Key Responsibilities
- Implement data transformation, aggregation, and enrichment processes to support various data analytics and machine learning initiatives.
- Collaborate with cross-functional teams to understand data requirements and translate them into effective data engineering solutions.
- Ensure data quality and integrity throughout the data processing lifecycle.
- Design and deploy data engineering solutions on OpenShift Container Platform (OCP) using containerization and orchestration techniques.
- Optimize data engineering workflows for containerized deployment and efficient resource utilization.
- Collaborate with DevOps teams to streamline deployment processes, implement CI/CD pipelines, and ensure platform stability.
- Implement data governance practices, data lineage, and metadata management to ensure data accuracy, traceability, and compliance.
- Monitor and optimize data pipeline performance, troubleshoot issues, and implement necessary enhancements.

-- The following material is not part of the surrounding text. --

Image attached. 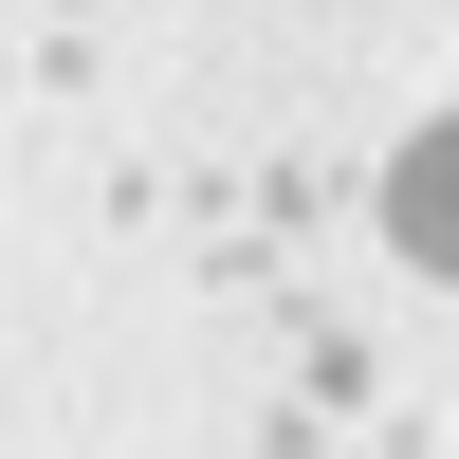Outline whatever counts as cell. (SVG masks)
I'll return each mask as SVG.
<instances>
[{"instance_id": "cell-1", "label": "cell", "mask_w": 459, "mask_h": 459, "mask_svg": "<svg viewBox=\"0 0 459 459\" xmlns=\"http://www.w3.org/2000/svg\"><path fill=\"white\" fill-rule=\"evenodd\" d=\"M386 239L423 257V276H459V110H441V129L386 166Z\"/></svg>"}]
</instances>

- Implement monitoring and logging mechanisms to ensure the health, availability, and performance of the data infrastructure.

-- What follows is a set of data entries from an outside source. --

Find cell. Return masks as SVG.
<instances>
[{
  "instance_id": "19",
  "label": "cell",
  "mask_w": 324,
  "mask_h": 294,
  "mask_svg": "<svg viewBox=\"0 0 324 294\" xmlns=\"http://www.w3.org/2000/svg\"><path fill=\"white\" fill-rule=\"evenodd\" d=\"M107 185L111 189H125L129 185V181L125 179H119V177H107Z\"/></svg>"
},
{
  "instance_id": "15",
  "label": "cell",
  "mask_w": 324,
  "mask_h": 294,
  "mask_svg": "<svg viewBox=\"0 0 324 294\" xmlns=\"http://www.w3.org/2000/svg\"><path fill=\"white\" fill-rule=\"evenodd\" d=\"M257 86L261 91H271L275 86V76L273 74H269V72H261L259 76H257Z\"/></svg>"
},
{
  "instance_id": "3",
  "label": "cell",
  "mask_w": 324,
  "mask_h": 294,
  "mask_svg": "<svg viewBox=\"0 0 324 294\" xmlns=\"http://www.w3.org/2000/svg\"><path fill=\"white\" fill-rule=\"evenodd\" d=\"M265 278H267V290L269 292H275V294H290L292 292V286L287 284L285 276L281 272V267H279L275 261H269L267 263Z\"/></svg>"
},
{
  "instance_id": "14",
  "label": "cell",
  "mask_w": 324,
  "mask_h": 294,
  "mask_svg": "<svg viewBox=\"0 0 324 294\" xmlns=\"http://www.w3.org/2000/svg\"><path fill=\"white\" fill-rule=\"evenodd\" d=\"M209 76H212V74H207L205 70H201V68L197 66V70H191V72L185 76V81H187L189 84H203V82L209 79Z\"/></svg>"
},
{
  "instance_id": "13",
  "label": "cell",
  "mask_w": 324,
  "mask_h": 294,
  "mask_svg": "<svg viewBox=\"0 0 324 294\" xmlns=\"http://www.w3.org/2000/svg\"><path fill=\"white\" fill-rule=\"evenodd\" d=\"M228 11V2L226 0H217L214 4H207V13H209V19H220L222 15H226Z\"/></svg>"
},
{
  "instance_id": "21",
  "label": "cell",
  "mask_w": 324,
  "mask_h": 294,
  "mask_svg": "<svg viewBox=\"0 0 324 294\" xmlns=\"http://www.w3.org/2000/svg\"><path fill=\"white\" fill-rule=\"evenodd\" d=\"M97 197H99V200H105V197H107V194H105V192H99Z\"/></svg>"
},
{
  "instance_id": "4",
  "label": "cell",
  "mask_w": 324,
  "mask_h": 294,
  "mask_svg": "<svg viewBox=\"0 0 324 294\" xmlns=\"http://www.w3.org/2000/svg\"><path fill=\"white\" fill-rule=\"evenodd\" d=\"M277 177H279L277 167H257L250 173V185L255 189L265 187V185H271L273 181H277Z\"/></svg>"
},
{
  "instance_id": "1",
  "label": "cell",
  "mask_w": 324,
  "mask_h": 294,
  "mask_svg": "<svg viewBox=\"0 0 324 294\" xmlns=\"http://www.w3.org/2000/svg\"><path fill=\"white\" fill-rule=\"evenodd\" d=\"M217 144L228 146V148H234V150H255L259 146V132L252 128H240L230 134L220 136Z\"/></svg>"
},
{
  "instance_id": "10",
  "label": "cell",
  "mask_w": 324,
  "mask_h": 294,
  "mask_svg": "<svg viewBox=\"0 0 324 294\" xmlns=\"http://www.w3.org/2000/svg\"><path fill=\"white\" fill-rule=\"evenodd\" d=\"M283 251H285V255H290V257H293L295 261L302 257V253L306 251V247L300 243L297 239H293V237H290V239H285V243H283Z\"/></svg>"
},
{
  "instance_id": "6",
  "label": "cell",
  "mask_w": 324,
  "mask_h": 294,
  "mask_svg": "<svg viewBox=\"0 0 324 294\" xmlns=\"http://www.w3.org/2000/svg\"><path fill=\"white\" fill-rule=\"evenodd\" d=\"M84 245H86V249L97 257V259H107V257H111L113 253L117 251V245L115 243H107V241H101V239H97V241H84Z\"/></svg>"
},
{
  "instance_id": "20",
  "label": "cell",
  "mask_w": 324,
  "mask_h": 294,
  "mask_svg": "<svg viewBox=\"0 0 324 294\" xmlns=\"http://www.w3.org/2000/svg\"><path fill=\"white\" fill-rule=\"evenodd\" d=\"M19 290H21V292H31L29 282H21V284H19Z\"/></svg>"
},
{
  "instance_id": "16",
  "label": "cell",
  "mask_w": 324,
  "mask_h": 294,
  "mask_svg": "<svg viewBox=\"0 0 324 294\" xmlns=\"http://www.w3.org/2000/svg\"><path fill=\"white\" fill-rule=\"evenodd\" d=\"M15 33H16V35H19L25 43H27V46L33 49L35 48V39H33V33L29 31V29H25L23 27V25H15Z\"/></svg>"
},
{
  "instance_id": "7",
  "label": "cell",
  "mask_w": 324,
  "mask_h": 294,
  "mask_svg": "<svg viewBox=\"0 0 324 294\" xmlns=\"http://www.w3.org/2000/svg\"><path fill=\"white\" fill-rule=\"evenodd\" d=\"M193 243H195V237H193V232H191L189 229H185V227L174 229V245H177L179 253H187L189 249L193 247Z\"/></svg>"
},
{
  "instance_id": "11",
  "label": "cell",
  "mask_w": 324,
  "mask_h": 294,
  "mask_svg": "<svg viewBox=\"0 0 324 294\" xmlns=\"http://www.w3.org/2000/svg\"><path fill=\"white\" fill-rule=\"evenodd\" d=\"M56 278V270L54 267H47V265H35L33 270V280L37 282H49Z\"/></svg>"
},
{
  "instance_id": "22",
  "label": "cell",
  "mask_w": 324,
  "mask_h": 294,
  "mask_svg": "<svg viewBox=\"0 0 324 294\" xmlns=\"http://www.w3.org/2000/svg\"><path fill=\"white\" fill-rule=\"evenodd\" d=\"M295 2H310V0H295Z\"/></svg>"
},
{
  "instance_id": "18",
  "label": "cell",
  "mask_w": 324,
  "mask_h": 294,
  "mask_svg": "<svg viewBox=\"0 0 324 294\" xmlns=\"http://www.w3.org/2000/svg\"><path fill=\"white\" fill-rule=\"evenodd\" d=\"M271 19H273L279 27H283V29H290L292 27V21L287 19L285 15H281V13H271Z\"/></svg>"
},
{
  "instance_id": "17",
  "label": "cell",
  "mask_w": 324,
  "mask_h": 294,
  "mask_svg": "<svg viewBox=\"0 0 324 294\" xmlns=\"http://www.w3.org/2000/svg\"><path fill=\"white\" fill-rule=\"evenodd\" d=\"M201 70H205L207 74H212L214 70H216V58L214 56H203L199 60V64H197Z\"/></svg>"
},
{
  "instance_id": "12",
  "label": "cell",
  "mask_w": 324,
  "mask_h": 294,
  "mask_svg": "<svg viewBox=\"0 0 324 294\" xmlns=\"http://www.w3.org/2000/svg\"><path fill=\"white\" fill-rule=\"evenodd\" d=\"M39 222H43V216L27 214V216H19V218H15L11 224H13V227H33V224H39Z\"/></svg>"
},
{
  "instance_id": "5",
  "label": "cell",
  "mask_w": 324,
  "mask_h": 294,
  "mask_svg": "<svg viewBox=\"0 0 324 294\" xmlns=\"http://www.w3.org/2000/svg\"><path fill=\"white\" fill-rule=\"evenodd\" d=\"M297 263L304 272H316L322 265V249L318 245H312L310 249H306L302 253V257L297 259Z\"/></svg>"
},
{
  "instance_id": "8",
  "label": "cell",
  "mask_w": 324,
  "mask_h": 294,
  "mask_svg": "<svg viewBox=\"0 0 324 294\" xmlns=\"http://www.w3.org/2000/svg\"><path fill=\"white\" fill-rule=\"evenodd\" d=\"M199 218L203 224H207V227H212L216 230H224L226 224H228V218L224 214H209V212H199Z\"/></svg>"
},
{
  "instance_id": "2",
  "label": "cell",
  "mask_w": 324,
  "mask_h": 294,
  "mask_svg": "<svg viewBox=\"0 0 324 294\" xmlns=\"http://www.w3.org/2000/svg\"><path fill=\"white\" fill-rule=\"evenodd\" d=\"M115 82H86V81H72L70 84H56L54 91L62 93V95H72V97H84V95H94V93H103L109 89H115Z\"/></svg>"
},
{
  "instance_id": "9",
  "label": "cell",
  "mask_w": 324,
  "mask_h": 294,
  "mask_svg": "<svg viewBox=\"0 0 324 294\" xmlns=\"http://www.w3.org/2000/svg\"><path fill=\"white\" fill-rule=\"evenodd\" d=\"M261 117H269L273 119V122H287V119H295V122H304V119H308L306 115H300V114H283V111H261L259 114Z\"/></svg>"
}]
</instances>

- Document data engineering processes, workflows, and infrastructure configurations for knowledge sharing and reference.
- Stay updated with emerging technologies, industry trends, and best practices in data engineering and DevOps.
- Provide technical leadership, mentorship, and guidance to junior team members to foster a culture of continuous learning and innovation to the continuous improvement of the analytics capabilities within the bank.
Key Requirements
- Bachelor's degree in Computer Science, Information Technology, or a related field.
- Proven experience as a Data Engineer, working with Hadoop, Spark, and data processing technologies in large-scale environments.
- Strong expertise in designing and developing data infrastructure using Hadoop, Spark, and related tools (HDFS, Hive, Pig, etc).
- Experience with containerization platforms such as OpenShift Container Platform (OCP) and container orchestration using Kubernetes.
- Proficiency in programming languages commonly used in data engineering, such as Spark, Python, Scala, or Java.
- Knowledge of DevOps practices, CI/CD pipelines, and infrastructure automation tools (e.g., Docker, Jenkins, Ansible, BitBucket).
- Experience with Graphana, Prometheus, Splunk will be an added benefit.
- Strong problem-solving and troubleshooting skills with a proactive approach to resolving technical challenges.
- Excellent collaboration and communication skills to work effectively with cross-functional teams.
- Ability to manage multiple priorities, meet deadlines, and deliver high-quality results in a fast-paced environment.
- Experience with cloud platforms (e.g., AWS, Azure, GCP) and their data services is a plus.